» LISTED ENTRIES:
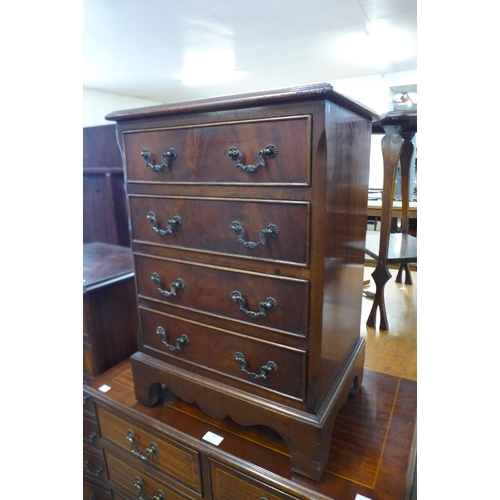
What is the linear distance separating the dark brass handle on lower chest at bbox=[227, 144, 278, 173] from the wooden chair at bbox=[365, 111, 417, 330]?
21.8 inches

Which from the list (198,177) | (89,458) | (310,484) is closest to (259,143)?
(198,177)

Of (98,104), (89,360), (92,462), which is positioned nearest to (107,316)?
(89,360)

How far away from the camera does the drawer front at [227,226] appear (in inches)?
25.1

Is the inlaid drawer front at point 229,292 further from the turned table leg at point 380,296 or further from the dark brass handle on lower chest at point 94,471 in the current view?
the dark brass handle on lower chest at point 94,471

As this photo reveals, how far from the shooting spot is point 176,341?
87cm

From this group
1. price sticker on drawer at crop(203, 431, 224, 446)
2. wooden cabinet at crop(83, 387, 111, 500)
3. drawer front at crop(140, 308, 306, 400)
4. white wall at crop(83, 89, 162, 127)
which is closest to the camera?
drawer front at crop(140, 308, 306, 400)

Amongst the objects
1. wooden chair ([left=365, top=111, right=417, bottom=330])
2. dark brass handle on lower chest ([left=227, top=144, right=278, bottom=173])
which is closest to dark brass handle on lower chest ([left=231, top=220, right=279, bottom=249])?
dark brass handle on lower chest ([left=227, top=144, right=278, bottom=173])

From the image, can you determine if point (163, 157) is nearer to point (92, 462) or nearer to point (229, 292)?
point (229, 292)

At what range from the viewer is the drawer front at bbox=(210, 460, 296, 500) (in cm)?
73

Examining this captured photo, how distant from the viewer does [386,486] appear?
2.28 feet

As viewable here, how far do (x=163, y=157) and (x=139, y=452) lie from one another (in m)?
0.78

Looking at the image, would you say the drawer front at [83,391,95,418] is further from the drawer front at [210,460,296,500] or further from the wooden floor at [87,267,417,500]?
the drawer front at [210,460,296,500]

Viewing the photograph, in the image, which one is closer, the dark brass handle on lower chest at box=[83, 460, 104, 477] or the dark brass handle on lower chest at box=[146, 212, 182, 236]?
the dark brass handle on lower chest at box=[146, 212, 182, 236]
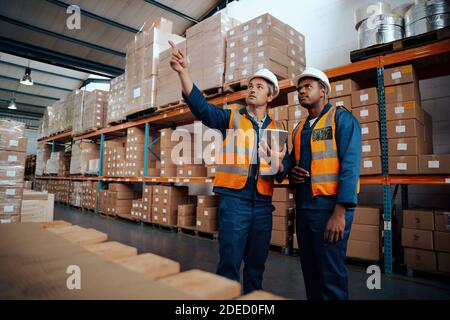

» TASK DIRECTIONS: Report each line of the entries above that contains the string "drawer" and copy it in full. Case counts.

» THE REPLY:
How far away from the camera does the drawer front at [227,226] appear (in inches)?
Is the inlaid drawer front at point 229,292 further from the turned table leg at point 380,296 or further from the dark brass handle on lower chest at point 94,471 in the current view?
1. price sticker on drawer at crop(203, 431, 224, 446)
3. drawer front at crop(140, 308, 306, 400)
drawer front at crop(140, 308, 306, 400)
At what range from the viewer is the drawer front at bbox=(210, 460, 296, 500) (in cm)?
Looking at the image, would you say the drawer front at [83,391,95,418] is further from the drawer front at [210,460,296,500] or further from the wooden floor at [87,267,417,500]?
the drawer front at [210,460,296,500]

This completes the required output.